Из дневника следователя.

Сердцем чувствую, что меж нами пролегло какое-то недоразумение. А если какая-то глупость? Тогда это страшно, тогда у нас не хватило ума. В конечном счёте любовь уходит не из-за повседневности, не из-за наших недостатков, не из-за трудностей и не из-за ссор… Глупость её разъедает, как рыжая ржа. Ведь только глупец может позволить недостаткам, повседневности, трудностям и ссорам разъесть любовь.


Добровольная исповедь.

Я вам ещё открою истину. Кстати, я их буду открывать, как кастрюли, — только успевайте пробовать. Как уже писала, я много и хорошо училась. Английский, пианино, фигурное… И что? Думаете, я была идейной, волевой и целеустремлённой девочкой? Да ничего подобного. Я избегала всего неприятного и трудного. Зарядку не делала — не хотелось. Физически не работала — утруждаться… На улицу в непогоду не выходила — холодно. В воскресенье была дома — спала и валялась. Чёрный хлеб не ела, — он кислый. Овощи не употребляла, — грубые. В кино и театры не ходила, — есть телевизор. А ведь я была лучшей ученицей. Парадокс, не правда ли? Поэтому я ещё в детстве поняла, может быть, главную для себя линию: можно стать кем-то, будучи ничем. Работай на публику, чтобы публика работала на тебя. Но о своей философии я ещё поговорю, как только разделаюсь с детством.


Машину они не взяли. Верхнюю половину тела он разминал гирькой, а нижнюю — ежедневной ходьбой. Поэтому все допустимые расстояния Петельников старался покрыть своим крупным шагом.

Когда до фирменного магазина «Дуб» остался один квартал, Леденцов вдруг спросил:

— Товарищ капитан, разрешите обратиться по личному вопросу?

— Что, казённую фуражку потерял?

— Дело потоньше.

— Тогда давай.

Леденцов, и сам не маленький, никак не мог приноровиться к шагу старшего инспектора. Он прижал ладонью рыжую, прущую вверх шевелюру и задал свой тонкий вопрос:

— Если на глазах, но тебя не касается, то как?
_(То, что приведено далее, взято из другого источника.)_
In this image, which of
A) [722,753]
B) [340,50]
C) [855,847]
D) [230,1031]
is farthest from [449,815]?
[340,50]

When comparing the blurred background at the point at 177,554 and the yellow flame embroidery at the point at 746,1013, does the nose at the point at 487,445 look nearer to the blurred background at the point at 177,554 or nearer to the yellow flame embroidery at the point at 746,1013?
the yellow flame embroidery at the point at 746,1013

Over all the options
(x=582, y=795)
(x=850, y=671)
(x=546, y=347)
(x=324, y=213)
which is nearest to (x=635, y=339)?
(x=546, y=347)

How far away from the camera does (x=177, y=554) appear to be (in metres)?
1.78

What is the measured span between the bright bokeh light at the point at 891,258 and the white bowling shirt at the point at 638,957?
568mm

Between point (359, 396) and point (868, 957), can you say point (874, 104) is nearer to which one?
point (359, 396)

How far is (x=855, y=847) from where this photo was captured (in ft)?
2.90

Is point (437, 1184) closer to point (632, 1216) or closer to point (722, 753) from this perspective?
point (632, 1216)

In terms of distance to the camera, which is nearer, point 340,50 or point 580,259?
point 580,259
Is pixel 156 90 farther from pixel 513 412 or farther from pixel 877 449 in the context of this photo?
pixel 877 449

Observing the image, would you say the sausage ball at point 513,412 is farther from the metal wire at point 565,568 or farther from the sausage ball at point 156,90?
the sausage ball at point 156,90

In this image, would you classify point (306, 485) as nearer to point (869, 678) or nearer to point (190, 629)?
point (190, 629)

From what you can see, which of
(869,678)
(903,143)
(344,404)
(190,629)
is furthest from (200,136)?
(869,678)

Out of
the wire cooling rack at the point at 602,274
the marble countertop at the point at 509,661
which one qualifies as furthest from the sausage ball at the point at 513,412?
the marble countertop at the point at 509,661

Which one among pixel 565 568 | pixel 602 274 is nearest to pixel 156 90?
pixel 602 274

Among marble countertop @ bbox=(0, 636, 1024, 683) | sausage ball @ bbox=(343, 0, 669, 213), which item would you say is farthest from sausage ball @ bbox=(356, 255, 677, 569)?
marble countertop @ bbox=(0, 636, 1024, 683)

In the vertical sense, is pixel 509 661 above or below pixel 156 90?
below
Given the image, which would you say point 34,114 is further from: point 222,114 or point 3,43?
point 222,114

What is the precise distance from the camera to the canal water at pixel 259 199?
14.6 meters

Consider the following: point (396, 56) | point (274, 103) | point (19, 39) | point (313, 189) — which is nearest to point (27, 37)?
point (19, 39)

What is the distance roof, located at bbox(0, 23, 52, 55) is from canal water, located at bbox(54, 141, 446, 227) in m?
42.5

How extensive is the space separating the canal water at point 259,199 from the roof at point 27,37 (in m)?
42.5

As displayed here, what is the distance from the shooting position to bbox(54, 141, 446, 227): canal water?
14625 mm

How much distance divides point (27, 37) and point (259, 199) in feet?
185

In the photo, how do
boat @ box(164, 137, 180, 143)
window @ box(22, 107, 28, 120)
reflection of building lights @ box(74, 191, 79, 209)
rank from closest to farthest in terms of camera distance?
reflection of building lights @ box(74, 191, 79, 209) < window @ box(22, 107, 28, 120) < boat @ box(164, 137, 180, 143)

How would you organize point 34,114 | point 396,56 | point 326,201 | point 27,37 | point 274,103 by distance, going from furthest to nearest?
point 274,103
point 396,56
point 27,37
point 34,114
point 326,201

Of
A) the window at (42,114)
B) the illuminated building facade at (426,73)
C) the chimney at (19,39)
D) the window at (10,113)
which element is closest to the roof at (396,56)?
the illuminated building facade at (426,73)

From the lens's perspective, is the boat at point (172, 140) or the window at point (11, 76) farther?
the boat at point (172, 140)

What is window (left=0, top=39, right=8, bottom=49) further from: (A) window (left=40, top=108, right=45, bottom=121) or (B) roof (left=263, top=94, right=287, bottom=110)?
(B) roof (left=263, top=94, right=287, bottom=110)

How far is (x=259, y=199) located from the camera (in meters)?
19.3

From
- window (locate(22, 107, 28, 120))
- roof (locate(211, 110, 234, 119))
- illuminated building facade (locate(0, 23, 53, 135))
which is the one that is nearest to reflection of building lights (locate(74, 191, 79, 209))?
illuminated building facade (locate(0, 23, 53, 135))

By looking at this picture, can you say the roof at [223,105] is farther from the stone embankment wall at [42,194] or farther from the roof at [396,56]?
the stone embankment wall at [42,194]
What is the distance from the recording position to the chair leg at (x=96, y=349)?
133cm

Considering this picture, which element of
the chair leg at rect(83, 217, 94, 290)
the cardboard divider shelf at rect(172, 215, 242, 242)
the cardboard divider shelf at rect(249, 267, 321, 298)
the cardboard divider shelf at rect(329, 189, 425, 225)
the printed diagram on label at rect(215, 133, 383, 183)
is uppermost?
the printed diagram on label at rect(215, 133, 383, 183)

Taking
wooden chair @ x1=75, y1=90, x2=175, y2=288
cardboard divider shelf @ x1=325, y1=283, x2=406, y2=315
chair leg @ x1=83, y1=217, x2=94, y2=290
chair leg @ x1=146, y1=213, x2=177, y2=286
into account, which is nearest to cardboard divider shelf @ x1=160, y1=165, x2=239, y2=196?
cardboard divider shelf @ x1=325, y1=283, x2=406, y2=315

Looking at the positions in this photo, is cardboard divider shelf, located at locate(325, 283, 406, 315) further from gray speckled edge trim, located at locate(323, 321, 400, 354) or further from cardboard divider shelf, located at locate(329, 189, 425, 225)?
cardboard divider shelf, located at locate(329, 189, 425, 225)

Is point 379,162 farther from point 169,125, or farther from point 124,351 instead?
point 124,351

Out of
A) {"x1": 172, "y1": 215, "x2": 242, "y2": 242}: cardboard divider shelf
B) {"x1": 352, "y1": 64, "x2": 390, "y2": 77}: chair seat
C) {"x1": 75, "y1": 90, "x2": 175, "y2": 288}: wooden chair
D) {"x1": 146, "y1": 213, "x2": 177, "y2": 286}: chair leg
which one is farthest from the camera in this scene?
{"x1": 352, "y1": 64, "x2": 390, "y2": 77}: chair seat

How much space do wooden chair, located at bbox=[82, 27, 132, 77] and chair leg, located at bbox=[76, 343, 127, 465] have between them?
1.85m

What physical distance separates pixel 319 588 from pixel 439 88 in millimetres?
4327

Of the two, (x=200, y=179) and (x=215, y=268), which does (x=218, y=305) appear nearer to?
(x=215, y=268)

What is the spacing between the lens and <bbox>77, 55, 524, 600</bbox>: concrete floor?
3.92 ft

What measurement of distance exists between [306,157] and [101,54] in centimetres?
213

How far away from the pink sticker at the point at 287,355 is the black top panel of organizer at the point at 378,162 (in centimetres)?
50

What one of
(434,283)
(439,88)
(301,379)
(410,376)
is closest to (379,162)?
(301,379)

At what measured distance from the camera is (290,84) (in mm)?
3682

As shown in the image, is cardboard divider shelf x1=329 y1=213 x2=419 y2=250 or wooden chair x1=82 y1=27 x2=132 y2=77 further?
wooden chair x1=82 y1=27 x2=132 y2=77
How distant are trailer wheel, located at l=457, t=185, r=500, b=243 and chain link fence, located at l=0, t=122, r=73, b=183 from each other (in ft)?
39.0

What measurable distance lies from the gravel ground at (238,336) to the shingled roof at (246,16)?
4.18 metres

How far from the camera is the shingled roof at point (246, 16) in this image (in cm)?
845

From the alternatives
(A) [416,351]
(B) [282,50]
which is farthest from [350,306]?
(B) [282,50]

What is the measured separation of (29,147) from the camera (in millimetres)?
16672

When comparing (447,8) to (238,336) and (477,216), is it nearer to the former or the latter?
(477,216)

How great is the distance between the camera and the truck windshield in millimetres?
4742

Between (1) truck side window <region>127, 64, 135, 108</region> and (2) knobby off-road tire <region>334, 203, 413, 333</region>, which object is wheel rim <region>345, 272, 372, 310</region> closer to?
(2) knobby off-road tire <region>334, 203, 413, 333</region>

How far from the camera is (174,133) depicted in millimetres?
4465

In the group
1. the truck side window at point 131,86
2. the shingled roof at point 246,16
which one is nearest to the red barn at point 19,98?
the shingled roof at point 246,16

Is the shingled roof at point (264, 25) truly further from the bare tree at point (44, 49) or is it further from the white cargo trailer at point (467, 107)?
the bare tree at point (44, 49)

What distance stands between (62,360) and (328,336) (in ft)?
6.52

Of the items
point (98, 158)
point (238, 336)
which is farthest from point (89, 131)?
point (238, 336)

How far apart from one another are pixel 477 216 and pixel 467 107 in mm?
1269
— Это что… В Сочи, говорят, снежного человека поймали.

— В горах?

— Нет, в ресторане.

— Взял уголовный розыск?

— Официанты. Платить, гад, не хотел.

— Товарищ капитан, мне бы серьёзно…

— Тогда расширь вопрос.

Леденцов немного подумал, покосился на старшего товарища и вновь осадил медный бурун на голове.

— Посетил концерт с одним эстрадным сюжетцем, товарищ капитан. Там была она с пижоном…

— Начало интересное.

— Он её кадрил при помощи шампанского и конфет «Трюфели».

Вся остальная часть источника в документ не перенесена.